Frozen tumor sections were thawed and immediately placed into 500 μL of pre-reduced phosphate-buffered saline, and the tissue was agitated and gently broken up using a pipette fitted with a sterile, wide-bore, plugged tip. One hundred milliliter aliquots of this suspension were directly spread onto pre-reduced fastidious anaerobe agar (FAA) plates supplemented with 5% defibrinated sheep blood (DSB), and incubated for 10 d in a humidified anaerobe chamber (Ruskinn Bug Box). Plates were inspected every 2 d for growth, and all colonies were picked and streak-purified on further pre-reduced FAA + 5% DSB plates. Single colonies were examined by phase microscopy using a Leica ICC50 microscope fitted with a 100× oil immersion objective, looking for slender rods or needle-shaped cells characteristic of F. nucleatum. gDNA was isolated from positively identified isolates using a Maxwell 16 instrument with cell DNA cartidges, and aliquots were used as template in PCR with primers and conditions as described by Kim et al. (2004). A product size of 495 nt confirmed that the isolate belonged to the Fusobacterium genus, and a further PCR to partially amplify 16S rRNA gene was performed using the same DNA template using primers and conditions as defined by Ben-Dov et al. (2006). This product was sent for Sanger sequence analysis to MWG Operon, and obtained traces that confirmed F. nucleatum as the species. In total, three clones of the isolated strain were obtained from the tumor specimen from patient number 53, and named CC53 F, G, and H, respectively. All strains were stored at −80°C in cryoprotectant media (12% [w/v] skim milk powder, 1% [v/v] dimethyl sulfoxide, and 1% [v/v] glycerol).

Primer walking

PCR primers were designed using primer 3.0 and the F. nucleatum types strain (ATCC 25586) genome as reference. For PCR, 1 ng of extracted gDNA was used as template, and Phusion polymerase (NEB) and buffers were used for the PCR. Cycling conditions were as follows: 2 min at 94°C, then 30 sec at 94°C, 30 sec at 67°C, and 30 sec at 72°C for 30 cycles. PCR products were purified using Ampure magnetic beads. Sequencing reactions were done using BigDye 3.1, and reaction products were run on AB 3730xl. Phred quality 30 trimmed sequences were used in a BLASTN alignment against the HMP reference genome data, keeping the hit with the highest sequence identity.

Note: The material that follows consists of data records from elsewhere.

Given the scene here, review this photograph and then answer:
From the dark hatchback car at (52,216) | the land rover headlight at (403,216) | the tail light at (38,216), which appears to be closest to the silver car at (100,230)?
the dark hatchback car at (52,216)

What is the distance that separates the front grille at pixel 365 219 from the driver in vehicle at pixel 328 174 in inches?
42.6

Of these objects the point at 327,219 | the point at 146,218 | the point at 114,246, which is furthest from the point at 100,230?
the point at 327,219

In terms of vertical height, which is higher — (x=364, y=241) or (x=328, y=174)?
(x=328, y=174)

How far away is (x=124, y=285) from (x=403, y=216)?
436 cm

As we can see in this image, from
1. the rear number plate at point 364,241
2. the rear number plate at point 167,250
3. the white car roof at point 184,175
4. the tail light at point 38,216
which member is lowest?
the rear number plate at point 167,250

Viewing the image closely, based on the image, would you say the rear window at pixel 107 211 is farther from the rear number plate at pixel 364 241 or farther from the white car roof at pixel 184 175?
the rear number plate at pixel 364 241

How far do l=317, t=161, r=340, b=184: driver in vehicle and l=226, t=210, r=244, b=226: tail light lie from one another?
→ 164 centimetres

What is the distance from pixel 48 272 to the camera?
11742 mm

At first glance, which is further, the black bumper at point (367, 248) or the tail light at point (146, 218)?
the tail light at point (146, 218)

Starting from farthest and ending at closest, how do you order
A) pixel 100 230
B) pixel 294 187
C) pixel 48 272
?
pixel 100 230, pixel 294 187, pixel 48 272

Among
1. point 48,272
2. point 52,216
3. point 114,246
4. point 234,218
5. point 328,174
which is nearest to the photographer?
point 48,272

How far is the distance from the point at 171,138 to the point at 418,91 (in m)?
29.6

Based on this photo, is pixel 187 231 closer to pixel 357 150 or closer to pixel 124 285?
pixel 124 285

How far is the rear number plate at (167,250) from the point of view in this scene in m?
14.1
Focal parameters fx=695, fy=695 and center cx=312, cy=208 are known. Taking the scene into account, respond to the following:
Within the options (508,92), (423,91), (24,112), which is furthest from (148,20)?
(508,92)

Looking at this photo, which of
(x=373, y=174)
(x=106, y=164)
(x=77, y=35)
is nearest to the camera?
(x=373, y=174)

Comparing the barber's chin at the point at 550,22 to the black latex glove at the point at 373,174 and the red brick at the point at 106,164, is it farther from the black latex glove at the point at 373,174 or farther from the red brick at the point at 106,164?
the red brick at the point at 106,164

Whole-genome sequencing of a representative strain

Fusobacterium genomic DNA was sonicated, and size fractions between 175 and 200 bp and between 400 and 450 bp were isolated following PAGE. WGSS paired end Illumina libraries were prepared from each size fraction as described previously with the following modifications: The final PCR amplification was increased to 15 cycles and contained the standard Illumina PE1 PCR primer and an indexed PE2 primer as detailed above for RNA-seq library construction. A total of 92.0 million paired 100-nt reads were obtained from a single lane of the Illumina HiSeq instrument. After quality filtering, keeping only pairs with an average base quality of Q30 or higher, 64.8 million paired reads were aligned with novoalign (http://www.novocraft.com) (-o SAM -r A -R 0) onto the F. nucleatum subsp. nucleatum ATCC 25586 (GenBank accession NC_003454.1) and Fusobacterium sp. 3_1_36A2 genome sequences (HMP accessions GG698790-GG698801), respectively. Paired read alignments were processed using custom Perl scripts that tracked genome sequence coverage, depth of coverage, and average sequence identity of mapped pairs. Annotation of strain sp. 3_1_36A2 regions devoid of read alignments was performed by extracting the coordinates of alignment gaps 1 kb or larger and mining the HMP GenBank-format file for existing gene annotations (http://www.hmpdacc.org/data_genomes.php). Reads that did not align onto the sp. 3_1_36A2 genome assembly were quality-trimmed to only include those having 70 or more consecutive Q30 bases and assembled with SSAKE (v3.7 [-p 1 -m 20 -o 2 -r 0.7]) in 67 contigs (mean size = 1225 bp; max size = 6018 bp; total bases = 82,076 bp; N50 = 1359 bp). The contigs were annotated using BLASTX (v2.2.25), reporting the best hit for each high-scoring pair and manually inspecting each alignment.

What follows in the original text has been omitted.